- WORK TO COMPLETE: Write out the items again, replacing every "brown horse" with "chestnut horse" and keeping everything else the same.

- DATA:

=-=-=-=-=

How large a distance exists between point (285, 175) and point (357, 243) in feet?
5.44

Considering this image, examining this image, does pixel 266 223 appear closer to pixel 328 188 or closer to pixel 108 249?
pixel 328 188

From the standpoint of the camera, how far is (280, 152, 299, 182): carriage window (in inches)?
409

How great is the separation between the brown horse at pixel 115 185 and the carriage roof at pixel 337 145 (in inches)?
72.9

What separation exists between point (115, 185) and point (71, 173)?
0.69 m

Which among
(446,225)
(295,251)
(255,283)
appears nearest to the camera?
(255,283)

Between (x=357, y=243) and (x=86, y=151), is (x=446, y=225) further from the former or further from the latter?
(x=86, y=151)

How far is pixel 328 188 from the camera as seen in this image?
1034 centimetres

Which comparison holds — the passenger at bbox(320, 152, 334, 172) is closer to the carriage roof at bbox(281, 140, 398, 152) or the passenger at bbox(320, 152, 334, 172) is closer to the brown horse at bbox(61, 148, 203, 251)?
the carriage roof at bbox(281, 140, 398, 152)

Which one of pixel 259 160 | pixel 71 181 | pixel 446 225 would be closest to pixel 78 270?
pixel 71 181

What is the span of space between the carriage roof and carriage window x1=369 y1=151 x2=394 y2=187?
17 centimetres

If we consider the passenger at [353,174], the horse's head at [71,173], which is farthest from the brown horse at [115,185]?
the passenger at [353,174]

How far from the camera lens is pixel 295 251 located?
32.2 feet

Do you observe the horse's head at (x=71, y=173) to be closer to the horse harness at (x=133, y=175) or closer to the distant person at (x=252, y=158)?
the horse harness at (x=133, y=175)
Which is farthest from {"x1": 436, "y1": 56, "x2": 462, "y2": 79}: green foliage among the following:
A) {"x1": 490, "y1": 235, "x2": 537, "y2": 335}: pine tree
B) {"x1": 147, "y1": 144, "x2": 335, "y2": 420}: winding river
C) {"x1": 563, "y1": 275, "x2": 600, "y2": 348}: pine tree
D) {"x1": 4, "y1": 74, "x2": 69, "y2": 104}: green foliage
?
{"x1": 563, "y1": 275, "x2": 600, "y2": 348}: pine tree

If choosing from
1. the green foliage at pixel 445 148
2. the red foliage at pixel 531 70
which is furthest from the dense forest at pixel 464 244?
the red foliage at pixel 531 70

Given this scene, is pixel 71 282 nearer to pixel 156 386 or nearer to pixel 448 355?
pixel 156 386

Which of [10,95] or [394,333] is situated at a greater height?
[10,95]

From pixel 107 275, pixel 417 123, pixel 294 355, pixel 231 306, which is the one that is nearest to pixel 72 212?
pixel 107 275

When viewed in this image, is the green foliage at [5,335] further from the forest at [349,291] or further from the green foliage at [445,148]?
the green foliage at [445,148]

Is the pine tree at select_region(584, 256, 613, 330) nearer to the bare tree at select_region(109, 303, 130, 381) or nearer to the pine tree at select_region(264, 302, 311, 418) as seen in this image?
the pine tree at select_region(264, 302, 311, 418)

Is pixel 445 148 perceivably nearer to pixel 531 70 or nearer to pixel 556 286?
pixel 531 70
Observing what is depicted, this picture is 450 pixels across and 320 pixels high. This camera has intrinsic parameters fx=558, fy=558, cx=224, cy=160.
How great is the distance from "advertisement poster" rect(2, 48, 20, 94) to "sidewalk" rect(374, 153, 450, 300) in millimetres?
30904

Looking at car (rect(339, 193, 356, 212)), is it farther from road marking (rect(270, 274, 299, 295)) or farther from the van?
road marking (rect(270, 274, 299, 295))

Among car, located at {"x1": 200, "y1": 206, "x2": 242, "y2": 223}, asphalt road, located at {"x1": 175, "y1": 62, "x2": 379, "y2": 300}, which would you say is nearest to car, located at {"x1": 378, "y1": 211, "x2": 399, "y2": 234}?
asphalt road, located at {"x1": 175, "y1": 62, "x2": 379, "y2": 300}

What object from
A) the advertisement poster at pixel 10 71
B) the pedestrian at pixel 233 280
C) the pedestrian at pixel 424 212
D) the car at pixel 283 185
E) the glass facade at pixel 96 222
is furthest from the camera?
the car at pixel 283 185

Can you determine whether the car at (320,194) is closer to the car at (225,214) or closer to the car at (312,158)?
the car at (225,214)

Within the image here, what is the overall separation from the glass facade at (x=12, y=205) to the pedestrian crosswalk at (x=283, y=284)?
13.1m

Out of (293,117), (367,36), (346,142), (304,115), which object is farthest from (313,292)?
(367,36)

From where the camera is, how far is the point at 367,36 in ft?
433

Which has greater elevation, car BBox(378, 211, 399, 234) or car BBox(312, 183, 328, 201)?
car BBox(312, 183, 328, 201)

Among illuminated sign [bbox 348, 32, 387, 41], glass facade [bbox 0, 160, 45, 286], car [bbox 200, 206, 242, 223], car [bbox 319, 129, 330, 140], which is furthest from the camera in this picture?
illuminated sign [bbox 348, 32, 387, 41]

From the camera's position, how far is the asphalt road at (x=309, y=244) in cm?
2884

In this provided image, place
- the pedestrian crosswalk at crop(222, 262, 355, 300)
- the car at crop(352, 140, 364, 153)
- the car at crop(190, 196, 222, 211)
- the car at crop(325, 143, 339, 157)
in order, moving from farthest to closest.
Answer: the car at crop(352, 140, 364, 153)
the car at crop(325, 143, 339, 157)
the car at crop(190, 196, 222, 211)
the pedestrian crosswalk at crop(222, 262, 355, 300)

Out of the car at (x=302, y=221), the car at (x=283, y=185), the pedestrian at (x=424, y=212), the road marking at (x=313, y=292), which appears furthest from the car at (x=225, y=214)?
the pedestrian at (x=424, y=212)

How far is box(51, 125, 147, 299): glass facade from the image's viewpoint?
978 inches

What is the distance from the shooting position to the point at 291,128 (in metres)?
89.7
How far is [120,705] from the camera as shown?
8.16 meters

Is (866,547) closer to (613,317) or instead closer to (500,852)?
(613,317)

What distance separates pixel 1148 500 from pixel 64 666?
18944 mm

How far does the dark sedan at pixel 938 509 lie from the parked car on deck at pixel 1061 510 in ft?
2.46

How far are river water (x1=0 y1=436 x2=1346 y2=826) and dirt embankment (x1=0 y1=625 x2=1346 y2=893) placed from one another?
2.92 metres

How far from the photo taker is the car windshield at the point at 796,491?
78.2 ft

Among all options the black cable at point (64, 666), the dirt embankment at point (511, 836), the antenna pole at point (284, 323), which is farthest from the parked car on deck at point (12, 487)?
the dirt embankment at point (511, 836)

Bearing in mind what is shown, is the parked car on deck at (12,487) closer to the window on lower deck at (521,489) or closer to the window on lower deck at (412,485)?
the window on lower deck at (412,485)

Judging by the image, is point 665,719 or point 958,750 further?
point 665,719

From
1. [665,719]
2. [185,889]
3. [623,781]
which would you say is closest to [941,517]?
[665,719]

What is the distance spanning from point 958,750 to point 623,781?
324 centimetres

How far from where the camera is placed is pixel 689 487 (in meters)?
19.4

=-=-=-=-=

- TASK RESPONSE:
How large a distance exists between point (285, 175) and point (357, 243) in feet?
5.44

Considering this image, examining this image, does pixel 266 223 appear closer to pixel 328 188 or closer to pixel 108 249?
pixel 328 188

From the standpoint of the camera, how far is (280, 152, 299, 182): carriage window (in inches)?
409

How great is the separation between the chestnut horse at pixel 115 185 and the carriage roof at pixel 337 145 (in inches)?
72.9

What separation exists between point (115, 185) and point (71, 173)?
0.69 m

Which among
(446,225)
(295,251)
(255,283)
appears nearest to the camera?
(255,283)

Between (x=357, y=243) and (x=86, y=151), is (x=446, y=225) further from the former or further from the latter?
(x=86, y=151)

How far is pixel 328 188 from the camera as seen in this image?
1034 centimetres

Which comparison holds — the passenger at bbox(320, 152, 334, 172) is closer to the carriage roof at bbox(281, 140, 398, 152) or the passenger at bbox(320, 152, 334, 172) is closer to the chestnut horse at bbox(61, 148, 203, 251)?
the carriage roof at bbox(281, 140, 398, 152)

Which one of pixel 259 160 | pixel 71 181 | pixel 446 225 would be closest to pixel 78 270?
pixel 71 181

What is the span of space between the carriage roof and carriage window x1=369 y1=151 x2=394 y2=187?
17 centimetres

If we consider the passenger at [353,174], the horse's head at [71,173], which is farthest from the chestnut horse at [115,185]?
the passenger at [353,174]

How far from the camera lens is pixel 295 251 located?
32.2 feet

Do you observe the horse's head at (x=71, y=173) to be closer to the horse harness at (x=133, y=175) or closer to the distant person at (x=252, y=158)?
the horse harness at (x=133, y=175)
Which is farthest from {"x1": 436, "y1": 56, "x2": 462, "y2": 79}: green foliage among the following:
A) {"x1": 490, "y1": 235, "x2": 537, "y2": 335}: pine tree
B) {"x1": 147, "y1": 144, "x2": 335, "y2": 420}: winding river
C) {"x1": 563, "y1": 275, "x2": 600, "y2": 348}: pine tree
D) {"x1": 4, "y1": 74, "x2": 69, "y2": 104}: green foliage
?
{"x1": 563, "y1": 275, "x2": 600, "y2": 348}: pine tree

If choosing from
1. the green foliage at pixel 445 148
2. the red foliage at pixel 531 70
which is furthest from the dense forest at pixel 464 244?
the red foliage at pixel 531 70

Given this scene, is pixel 71 282 nearer to pixel 156 386 or nearer to pixel 448 355?
pixel 156 386

Which of [10,95] or [394,333] is situated at a greater height?
[10,95]

From pixel 107 275, pixel 417 123, pixel 294 355, pixel 231 306, which is the one that is nearest to pixel 72 212?
pixel 107 275

When viewed in this image, is the green foliage at [5,335] further from the forest at [349,291] or further from the green foliage at [445,148]?
the green foliage at [445,148]

Is the pine tree at select_region(584, 256, 613, 330) nearer to the bare tree at select_region(109, 303, 130, 381) or nearer to the pine tree at select_region(264, 302, 311, 418) as seen in this image?
the pine tree at select_region(264, 302, 311, 418)

Is pixel 445 148 perceivably nearer to pixel 531 70 or nearer to pixel 556 286?
pixel 531 70
Observing what is depicted, this picture is 450 pixels across and 320 pixels high. This camera has intrinsic parameters fx=558, fy=558, cx=224, cy=160.
How great is the distance from "advertisement poster" rect(2, 48, 20, 94) to "sidewalk" rect(374, 153, 450, 300) in millimetres?
30904

Looking at car (rect(339, 193, 356, 212)), is it farther from road marking (rect(270, 274, 299, 295)) or farther from the van?
road marking (rect(270, 274, 299, 295))

Among car, located at {"x1": 200, "y1": 206, "x2": 242, "y2": 223}, asphalt road, located at {"x1": 175, "y1": 62, "x2": 379, "y2": 300}, which would you say is nearest to car, located at {"x1": 378, "y1": 211, "x2": 399, "y2": 234}?
asphalt road, located at {"x1": 175, "y1": 62, "x2": 379, "y2": 300}

What object from
A) the advertisement poster at pixel 10 71
B) the pedestrian at pixel 233 280
C) the pedestrian at pixel 424 212
D) the car at pixel 283 185
E) the glass facade at pixel 96 222
is furthest from the camera?
the car at pixel 283 185

Can you determine whether the car at (320,194) is closer to the car at (225,214) or closer to the car at (312,158)?
the car at (225,214)

Within the image here, what is the overall separation from the glass facade at (x=12, y=205) to the pedestrian crosswalk at (x=283, y=284)?
13.1m

Out of (293,117), (367,36), (346,142), (304,115), which object is farthest from (313,292)?
(367,36)

From where the camera is, how far is the point at 367,36 in ft?
433

Which has greater elevation, car BBox(378, 211, 399, 234) or car BBox(312, 183, 328, 201)?
car BBox(312, 183, 328, 201)

Among illuminated sign [bbox 348, 32, 387, 41], glass facade [bbox 0, 160, 45, 286], car [bbox 200, 206, 242, 223], car [bbox 319, 129, 330, 140], which is furthest from the camera in this picture?
illuminated sign [bbox 348, 32, 387, 41]

From the camera's position, how far is the asphalt road at (x=309, y=244) in cm?
2884

In this provided image, place
- the pedestrian crosswalk at crop(222, 262, 355, 300)
- the car at crop(352, 140, 364, 153)
- the car at crop(190, 196, 222, 211)
- the car at crop(325, 143, 339, 157)
in order, moving from farthest to closest.
Answer: the car at crop(352, 140, 364, 153)
the car at crop(325, 143, 339, 157)
the car at crop(190, 196, 222, 211)
the pedestrian crosswalk at crop(222, 262, 355, 300)

Out of the car at (x=302, y=221), the car at (x=283, y=185), the pedestrian at (x=424, y=212), the road marking at (x=313, y=292), which appears furthest from the car at (x=225, y=214)?
the pedestrian at (x=424, y=212)

How far is box(51, 125, 147, 299): glass facade from the image's viewpoint?
978 inches

What is the distance from the shooting position to the point at 291,128 (in metres)?
89.7
How far is [120,705] from the camera as shown?
8.16 meters

Is (866,547) closer to (613,317) or instead closer to (500,852)?
(613,317)

What distance separates pixel 1148 500 from pixel 64 666?
18944 mm

How far does the dark sedan at pixel 938 509 lie from the parked car on deck at pixel 1061 510 in ft?
2.46

How far are river water (x1=0 y1=436 x2=1346 y2=826) and dirt embankment (x1=0 y1=625 x2=1346 y2=893) placed from one another?
2.92 metres

How far from the photo taker is the car windshield at the point at 796,491?
78.2 ft

Among all options the black cable at point (64, 666), the dirt embankment at point (511, 836), the antenna pole at point (284, 323), which is farthest from the parked car on deck at point (12, 487)?
the dirt embankment at point (511, 836)

Bearing in mind what is shown, is the parked car on deck at (12,487) closer to the window on lower deck at (521,489) or closer to the window on lower deck at (412,485)?
the window on lower deck at (412,485)

Judging by the image, is point 665,719 or point 958,750 further?
point 665,719

From
1. [665,719]
2. [185,889]
3. [623,781]
which would you say is closest to [941,517]?
[665,719]

What is the distance spanning from point 958,750 to point 623,781?
324 centimetres

How far from where the camera is placed is pixel 689 487 (in meters)?
19.4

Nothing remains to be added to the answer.